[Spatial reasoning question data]
============================================================
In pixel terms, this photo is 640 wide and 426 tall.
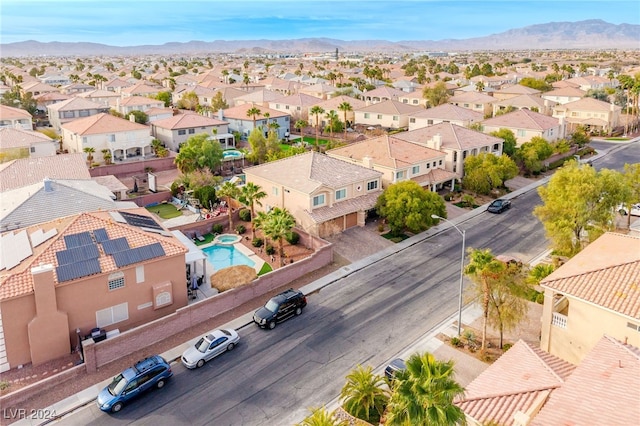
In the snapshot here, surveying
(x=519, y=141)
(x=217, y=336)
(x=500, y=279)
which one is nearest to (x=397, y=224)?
============================================================
▸ **To be done**
Reproduce every line of the listing above verbatim, omitting the picture.

▸ **The result**
In pixel terms, this photo is 640 wide and 426 tall.
In the snapshot here, surveying
(x=519, y=141)
(x=217, y=336)
(x=500, y=279)
which one is nearest to (x=397, y=224)?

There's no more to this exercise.